But Ferrer’s lawyer said Ferrer was “authorized to obtain funds” from the firm and did not improperly solicit clients.

Ferrer Tu and partners Warrenson Payne and Nancy Chong (formerly Nancy Tu) allege in their petition that Ferrer, Houston lawyer Robert North and his firm, North Law, conspired to breach Ferrer’s fiduciary duty to them to deprive them of the benefit of their clients.

“North, North Law, and Ferrer intentionally agreed on this course of action to benefit themselves to the detriment of Plaintiffs,” the plaintiffs allege in Warrenson Payne v. Ada Ferrer, which is filed in the 189th District Court in Harris County.

They seek unspecified actual and punitive damages, disgorgement of all money and property “misappropriated” by the defendants, attorney fees, costs and interest. They also want a court-supervised windup of Ferrer Tu.

Payne, who said he and Tu now practice at Tu, Payne & Associates, said they are working on an estimate of damages. In their petition, the plaintiffs seek monetary relief of less than $100,000.

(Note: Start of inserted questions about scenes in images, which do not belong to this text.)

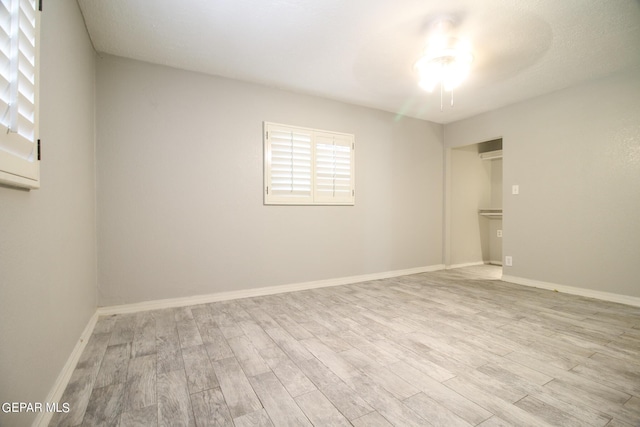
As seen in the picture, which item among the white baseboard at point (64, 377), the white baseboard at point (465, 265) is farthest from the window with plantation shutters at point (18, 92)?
the white baseboard at point (465, 265)

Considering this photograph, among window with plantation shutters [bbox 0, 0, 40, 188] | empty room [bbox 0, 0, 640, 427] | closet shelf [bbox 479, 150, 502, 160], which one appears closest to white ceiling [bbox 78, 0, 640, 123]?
empty room [bbox 0, 0, 640, 427]

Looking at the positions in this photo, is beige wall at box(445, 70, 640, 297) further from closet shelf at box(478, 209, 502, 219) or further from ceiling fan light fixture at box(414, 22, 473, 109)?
ceiling fan light fixture at box(414, 22, 473, 109)

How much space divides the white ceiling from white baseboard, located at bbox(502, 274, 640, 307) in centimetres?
248

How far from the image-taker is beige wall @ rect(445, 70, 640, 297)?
2.91 m

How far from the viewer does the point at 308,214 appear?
3576 mm

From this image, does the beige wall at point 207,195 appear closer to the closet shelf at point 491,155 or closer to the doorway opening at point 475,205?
the doorway opening at point 475,205

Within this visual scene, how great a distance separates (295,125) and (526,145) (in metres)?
3.21

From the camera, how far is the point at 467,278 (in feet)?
13.4

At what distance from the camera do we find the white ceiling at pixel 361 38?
202 cm

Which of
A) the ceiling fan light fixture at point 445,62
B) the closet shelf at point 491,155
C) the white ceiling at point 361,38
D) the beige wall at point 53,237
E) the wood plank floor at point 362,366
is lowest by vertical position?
the wood plank floor at point 362,366

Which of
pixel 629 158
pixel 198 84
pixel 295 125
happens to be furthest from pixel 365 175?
pixel 629 158

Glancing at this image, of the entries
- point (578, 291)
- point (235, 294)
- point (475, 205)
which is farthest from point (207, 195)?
point (475, 205)

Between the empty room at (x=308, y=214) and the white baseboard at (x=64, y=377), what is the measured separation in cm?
2

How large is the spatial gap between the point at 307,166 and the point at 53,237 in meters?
2.55
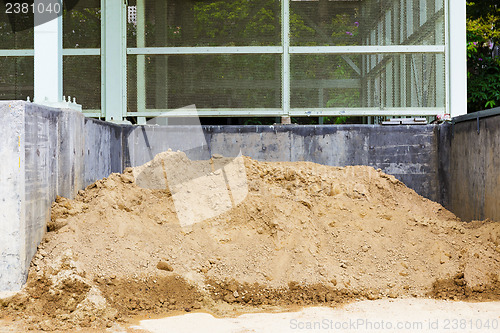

Ferrer, reached at North Law, referred questions to her attorney, Steve Kirklin, a partner in Kirklin & Soh of Houston. On her LinkedIn page, Ferrer lists her employment as of counsel at North Law.

Kirklin, who said he has not read the petition, said Ferrer disputes the plaintiffs’ characterization of events in late 2013.

North did not return a telephone message left at North Law.

Ferrer Tu, which represented property owners’ associations, alleges that the firm, formed in November 2010 as Tu & Ferrer, became Ferrer, Tu & Payne on Aug. 1, 2011, after Payne joined the firm.

“Derogatory,” “Caustic”

Although Ferrer Tu “operated profitably” for a year, the plaintiffs allege, Ferrer began “causing friction.” The plaintiffs allege she “was highly derogatory” to employees, which drove several to resign, and the firm was forced to fire several “to preserve accord.” Also, the plaintiffs allege, Ferrer damaged relationships with clients because of a “caustic attitude” and the firm wrote off Ferrer’s time “to preserve client accord.”

Further, Ferrer “did not perform the amount of work required to be a productive member” and instead she “took off at any time she wished.”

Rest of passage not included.